The Independent Communications Authority of South Africa (ICASA) said last month that it was halving the fees mobile companies can charge rival players to use its networks to 20c per minute per call.
“MTN has exhausted all avenues of engagement with the regulator on this matter and is left with no alternative but to pursue its legal options,” said Zunaid Bulbulia, head of MTN’s South African unit.
ICASA said that the cuts are designed to reduce mobile termination rates and increase competition in the country, but bigger players – such as MTN and Vodacom – who have invested heavily in their networks, claim that it will hurt their businesses.
The changes are set to be effective from March 1 this year, and last week, Vodacom also announced its intention to challenge the proposed cuts, citing potential losses of up to $90 million in 2014.

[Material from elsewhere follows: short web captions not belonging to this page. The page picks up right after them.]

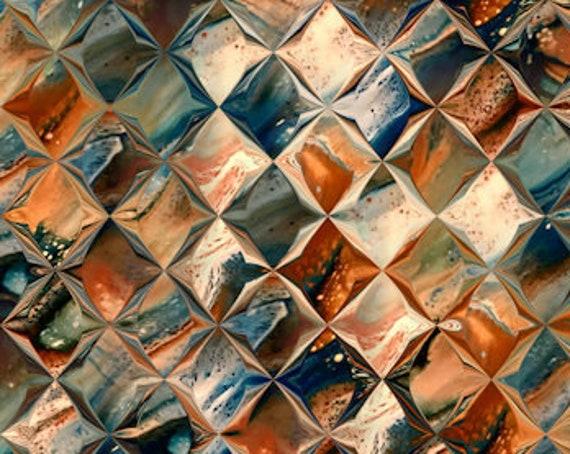 Velvet Upholstery Fabric Diamond Rust Blue One of a Kind Handmade Commercial Grade Fabric Fiber Art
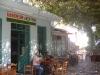 Sikaminia-Lesbos-griekenland-600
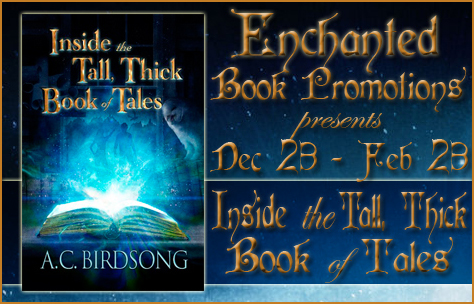Author Interview with A.C. Birdsong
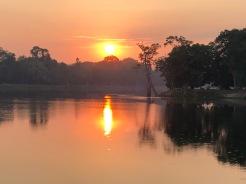 Cambodia Siem Reap (3)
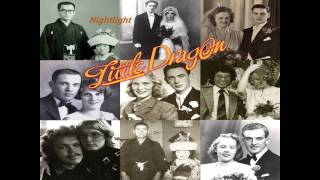 Little Dragon   Ritual Union (Full Album)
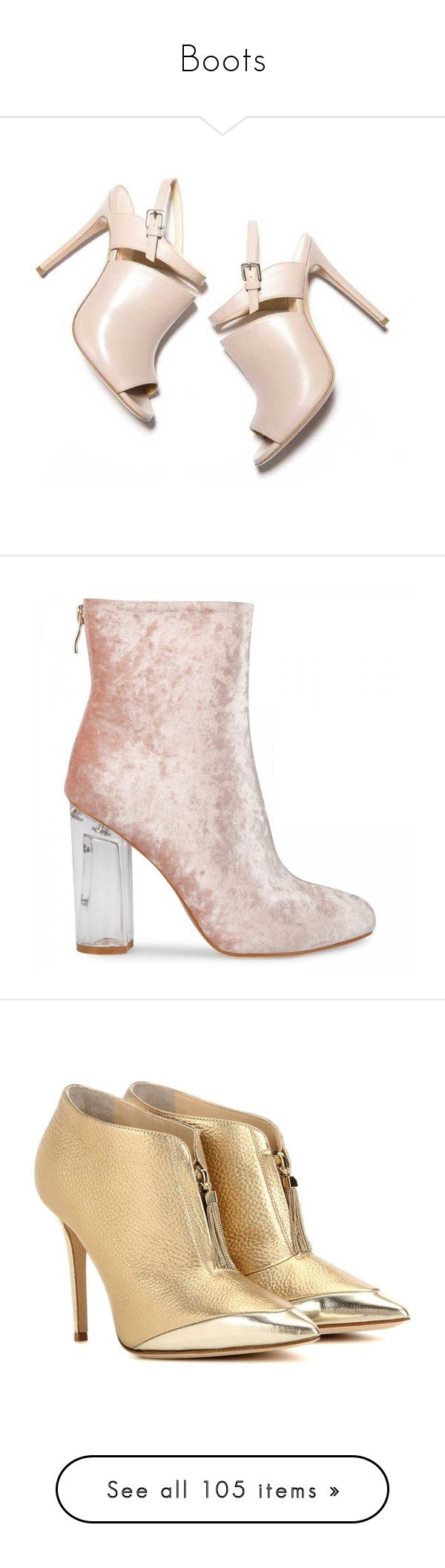 """Boots"" by francescar ❤ liked on Polyvore featuring shoes, handcrafted shoes, boots, ankle booties, heels, booties, heeled ankle boots, pink velvet boots, ankle boots and pink ankle boots"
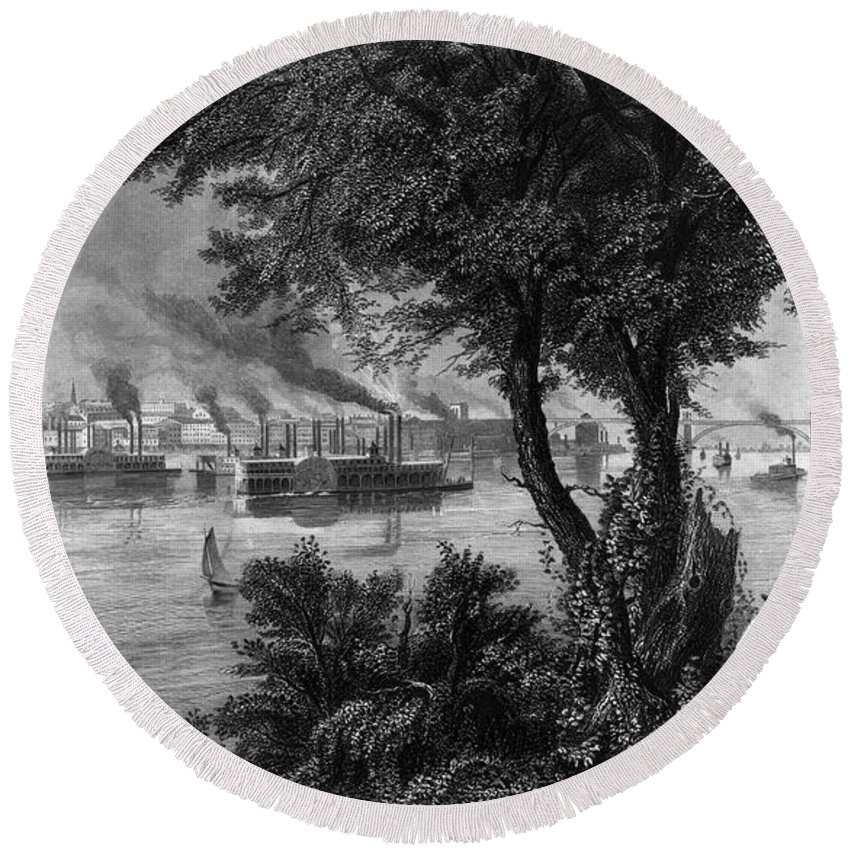 1872 Round Beach Towel featuring the photograph Missouri: St. Louis by Granger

Vodacom has also claimed that the regulator did not follow due processes in order to reach its decision. This has been denied by Nomyuyiso Batyi, a councillor at ICASA.
“We are confident in the procedure that we followed – since 2007 we followed the same procedure,” Batyi said.
“We don’t know why there is a problem at this point.”
ICASA claims that the cuts are necessary in order to increase international investment.
“The high cost of communication has deterred foreign investment and local domestic investment, and our view is that these rates provide for greater competition,” said communications minister Yunis Carrim.